Work request: Copy every line of the listing below character for character, in the same order.

Short descriptive captions
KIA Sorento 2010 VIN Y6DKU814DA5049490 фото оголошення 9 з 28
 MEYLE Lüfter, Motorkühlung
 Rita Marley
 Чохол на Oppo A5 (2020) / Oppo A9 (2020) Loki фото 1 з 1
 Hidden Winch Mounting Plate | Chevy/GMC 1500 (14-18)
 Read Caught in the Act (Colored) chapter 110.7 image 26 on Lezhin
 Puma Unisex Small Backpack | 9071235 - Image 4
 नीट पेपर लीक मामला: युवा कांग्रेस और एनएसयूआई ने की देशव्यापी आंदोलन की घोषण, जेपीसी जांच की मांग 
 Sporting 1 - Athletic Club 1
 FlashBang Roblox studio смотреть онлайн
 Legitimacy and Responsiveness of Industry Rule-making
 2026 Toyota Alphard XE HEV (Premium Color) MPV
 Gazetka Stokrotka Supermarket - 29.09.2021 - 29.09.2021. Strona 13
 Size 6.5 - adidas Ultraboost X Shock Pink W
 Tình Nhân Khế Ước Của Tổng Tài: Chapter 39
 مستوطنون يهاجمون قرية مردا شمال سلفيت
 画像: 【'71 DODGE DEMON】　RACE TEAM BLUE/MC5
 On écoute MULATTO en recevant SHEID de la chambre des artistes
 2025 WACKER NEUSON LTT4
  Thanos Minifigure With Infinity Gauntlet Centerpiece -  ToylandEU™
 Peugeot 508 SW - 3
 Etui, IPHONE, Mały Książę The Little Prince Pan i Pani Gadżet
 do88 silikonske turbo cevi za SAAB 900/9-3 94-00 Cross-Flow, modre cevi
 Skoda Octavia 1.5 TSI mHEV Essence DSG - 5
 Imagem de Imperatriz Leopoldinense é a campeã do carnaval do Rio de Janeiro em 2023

Solution to this task:
KIA Sorento 2010 VIN Y6DKU814DA5049490 фото оголошення 9 з 28
 MEYLE Lüfter, Motorkühlung
 Rita Marley
 Чохол на Oppo A5 (2020) / Oppo A9 (2020) Loki фото 1 з 1
 Hidden Winch Mounting Plate | Chevy/GMC 1500 (14-18)
 Read Caught in the Act (Colored) chapter 110.7 image 26 on Lezhin
 Puma Unisex Small Backpack | 9071235 - Image 4
 नीट पेपर लीक मामला: युवा कांग्रेस और एनएसयूआई ने की देशव्यापी आंदोलन की घोषण, जेपीसी जांच की मांग 
 Sporting 1 - Athletic Club 1
 FlashBang Roblox studio смотреть онлайн
 Legitimacy and Responsiveness of Industry Rule-making
 2026 Toyota Alphard XE HEV (Premium Color) MPV
 Gazetka Stokrotka Supermarket - 29.09.2021 - 29.09.2021. Strona 13
 Size 6.5 - adidas Ultraboost X Shock Pink W
 Tình Nhân Khế Ước Của Tổng Tài: Chapter 39
 مستوطنون يهاجمون قرية مردا شمال سلفيت
 画像: 【'71 DODGE DEMON】　RACE TEAM BLUE/MC5
 On écoute MULATTO en recevant SHEID de la chambre des artistes
 2025 WACKER NEUSON LTT4
  Thanos Minifigure With Infinity Gauntlet Centerpiece -  ToylandEU™
 Peugeot 508 SW - 3
 Etui, IPHONE, Mały Książę The Little Prince Pan i Pani Gadżet
 do88 silikonske turbo cevi za SAAB 900/9-3 94-00 Cross-Flow, modre cevi
 Skoda Octavia 1.5 TSI mHEV Essence DSG - 5
 Imagem de Imperatriz Leopoldinense é a campeã do carnaval do Rio de Janeiro em 2023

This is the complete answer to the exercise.